Saved data entries:
——————
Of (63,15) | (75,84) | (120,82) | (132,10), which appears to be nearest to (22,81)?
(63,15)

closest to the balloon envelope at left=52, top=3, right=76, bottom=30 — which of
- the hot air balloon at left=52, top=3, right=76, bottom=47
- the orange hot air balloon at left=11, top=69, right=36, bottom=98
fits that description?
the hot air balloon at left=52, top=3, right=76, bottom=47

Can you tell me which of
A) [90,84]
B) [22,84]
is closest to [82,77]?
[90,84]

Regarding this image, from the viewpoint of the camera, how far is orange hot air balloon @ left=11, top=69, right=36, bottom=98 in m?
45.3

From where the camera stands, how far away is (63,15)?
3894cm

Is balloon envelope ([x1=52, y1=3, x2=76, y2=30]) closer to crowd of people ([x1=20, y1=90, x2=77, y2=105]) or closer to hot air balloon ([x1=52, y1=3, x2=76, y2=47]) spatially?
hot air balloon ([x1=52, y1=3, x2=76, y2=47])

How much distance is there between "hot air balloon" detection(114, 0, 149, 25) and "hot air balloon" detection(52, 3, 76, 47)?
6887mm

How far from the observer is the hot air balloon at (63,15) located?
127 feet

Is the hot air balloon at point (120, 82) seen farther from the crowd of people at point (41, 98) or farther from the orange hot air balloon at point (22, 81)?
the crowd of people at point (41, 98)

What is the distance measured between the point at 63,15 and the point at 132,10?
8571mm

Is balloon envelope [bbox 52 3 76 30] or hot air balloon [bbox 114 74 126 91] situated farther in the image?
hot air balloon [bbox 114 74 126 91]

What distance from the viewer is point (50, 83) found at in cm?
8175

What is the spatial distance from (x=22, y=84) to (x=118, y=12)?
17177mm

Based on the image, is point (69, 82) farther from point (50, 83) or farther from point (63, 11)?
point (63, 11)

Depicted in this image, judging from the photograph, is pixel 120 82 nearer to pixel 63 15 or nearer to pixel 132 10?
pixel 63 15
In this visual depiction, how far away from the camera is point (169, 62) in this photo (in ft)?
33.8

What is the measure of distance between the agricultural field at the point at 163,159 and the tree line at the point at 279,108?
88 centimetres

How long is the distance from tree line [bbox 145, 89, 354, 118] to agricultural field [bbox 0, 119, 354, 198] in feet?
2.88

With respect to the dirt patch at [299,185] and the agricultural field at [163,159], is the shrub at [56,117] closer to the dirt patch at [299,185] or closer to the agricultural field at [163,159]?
——————
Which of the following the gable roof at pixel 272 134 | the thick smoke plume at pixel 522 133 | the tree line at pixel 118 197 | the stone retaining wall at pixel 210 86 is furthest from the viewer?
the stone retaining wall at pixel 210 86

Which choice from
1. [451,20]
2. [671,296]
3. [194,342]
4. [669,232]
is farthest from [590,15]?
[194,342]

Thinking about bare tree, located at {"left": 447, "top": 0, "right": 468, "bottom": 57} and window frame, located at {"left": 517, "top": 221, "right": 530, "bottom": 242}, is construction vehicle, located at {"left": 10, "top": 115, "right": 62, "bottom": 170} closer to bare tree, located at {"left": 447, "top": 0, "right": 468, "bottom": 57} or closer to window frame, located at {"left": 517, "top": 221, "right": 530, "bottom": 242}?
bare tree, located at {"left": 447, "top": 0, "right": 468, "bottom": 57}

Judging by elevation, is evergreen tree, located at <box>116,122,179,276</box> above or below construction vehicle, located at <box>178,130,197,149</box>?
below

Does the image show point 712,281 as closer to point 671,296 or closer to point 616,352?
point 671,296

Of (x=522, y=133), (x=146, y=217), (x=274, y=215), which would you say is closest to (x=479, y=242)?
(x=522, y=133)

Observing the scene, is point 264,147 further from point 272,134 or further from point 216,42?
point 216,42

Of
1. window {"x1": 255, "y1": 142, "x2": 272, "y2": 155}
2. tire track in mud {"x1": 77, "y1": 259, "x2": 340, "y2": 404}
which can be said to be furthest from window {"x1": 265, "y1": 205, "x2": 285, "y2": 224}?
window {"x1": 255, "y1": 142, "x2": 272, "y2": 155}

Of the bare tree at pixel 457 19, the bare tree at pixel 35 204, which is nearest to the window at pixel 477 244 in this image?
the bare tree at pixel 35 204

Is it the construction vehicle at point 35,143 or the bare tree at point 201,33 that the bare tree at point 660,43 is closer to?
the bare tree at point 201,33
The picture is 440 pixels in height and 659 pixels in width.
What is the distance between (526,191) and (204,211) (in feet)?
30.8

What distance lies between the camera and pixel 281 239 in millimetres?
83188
——————
• _Given request_
Return every line of the rows above that contains the word "between".

• _Answer to the exercise_
How much distance is there between "hot air balloon" detection(114, 0, 149, 25) and "hot air balloon" detection(52, 3, 76, 47)?
What is the distance measured between the point at 63,15 and the point at 132,10?
What is the measure of distance between the agricultural field at the point at 163,159 and the tree line at the point at 279,108?
What is the distance between (526,191) and (204,211) (in feet)?
What distance lies between the camera and pixel 281 239 in millimetres?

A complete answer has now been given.